A aquellas horas, la mayoría de sus afortunados residentes paladeaban una suculenta cena en compañía de sus familiares y seres queridos, mientras otros disfrutaban de las maravillosas vistas al lago, acomodados en mullidas tumbonas, desde la privilegiada situación de sus pomposos jardines, casi siempre decorados con pésimo gusto.
 Totalmente fuera de lugar en aquel entorno paradisíaco, donde el dulce aroma del dólar flotaba en el ambiente e incluso podía percibirse paseando por sus calles, se emplazaba una antigua edificación, evidentemente construida cuando el lugar no era más que unas desiertas colinas a las afueras de la ciudad.
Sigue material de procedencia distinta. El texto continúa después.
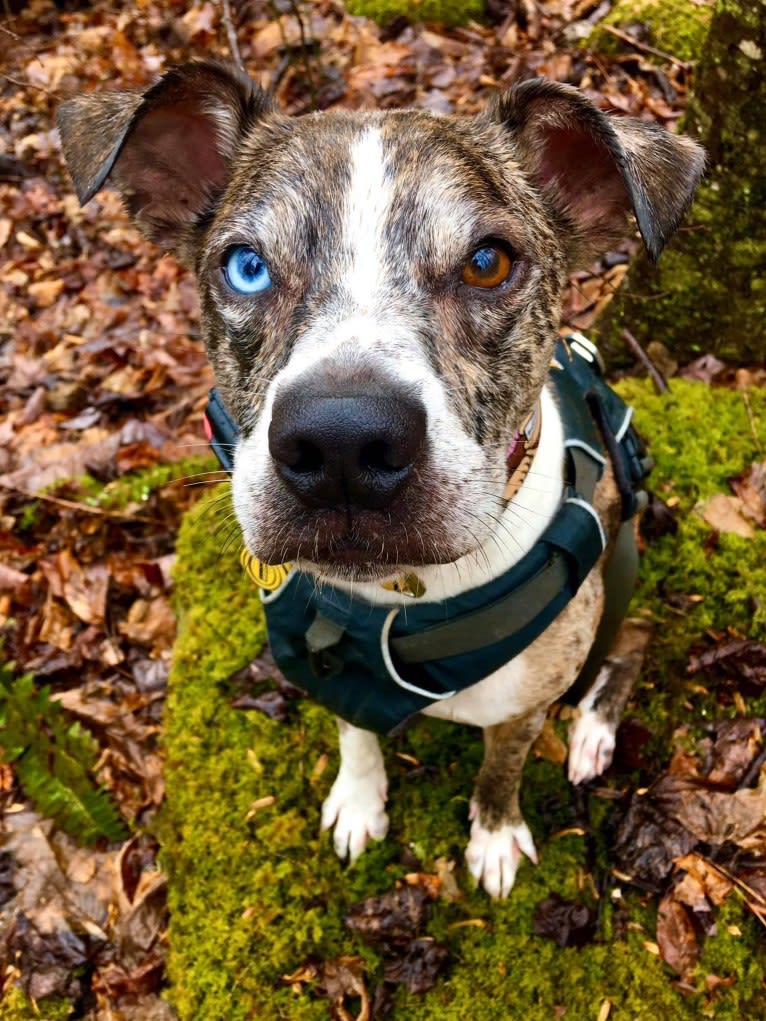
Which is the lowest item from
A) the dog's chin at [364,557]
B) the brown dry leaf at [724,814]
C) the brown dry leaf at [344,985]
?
the brown dry leaf at [344,985]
Los múltiples intentos de los residentes de Bay Hill a lo largo de los años por conseguir su demolición habían resultado infructuosos y, ahora, simplemente la ignoraban.
 Su pequeño grupo de moradores no era, ni mucho menos, tan agraciado como sus pudientes vecinos.
 Para los residentes permanentes del 6068 de Apopka Vineland Road no todo resultaba tan idílico.

Haciendo añicos la armonía de sonidos de la plácida noche floridana, un Pontiac Firebird negro del 88 avanzaba a toda velocidad en dirección sur por Bayan Blvd. Al alcanzar el cruce con la carretera del condado 435, giró violentamente a la izquierda, en una maniobra un tanto suicida, y continuó por Apopka Road hasta detenerse unos metros más adelante a la derecha de la calzada, con innecesaria brusquedad, frente a una espantosa y estilizada cancela de hierro forjado, flanqueada por dos vetustos pilares de piedra, en uno de los cuales, aunque cubierto parcialmente por alguna especie de planta trepadora, podían adivinarse aún un seis y un cero grabados sobre una enmohecida placa de latón.
El conductor se tomó su tiempo antes de alargar al brazo por la ventanilla y pulsar, no sin esfuerzo, el botón del pequeño intercomunicador, ya que éste se encontraba situado de forma que pudiese ser alcanzado con facilidad desde vehículos más altos y no desde el, endiabladamente bajo, asiento de un deportivo, como era el caso.
Pasados unos minutos de tensa espera, por fin, el intercomunicador cobró vida. Hubo un breve intercambio de palabras entre el conductor y la hastiada voz al otro lado del altavoz, tras el cual, la puerta comenzó a abrirse con un desagradable chirrido. El Firebird entró en cuanto hubo espacio suficiente para hacerlo y puso dirección hacia la construcción principal del complejo, atravesando una amplia explanada de asfalto, a la derecha de la cual se erigía un gran bloque de granito que anunciaba al visitante la no muy agradable naturaleza de las instalaciones: “Bay Hill Psychiatric Center.”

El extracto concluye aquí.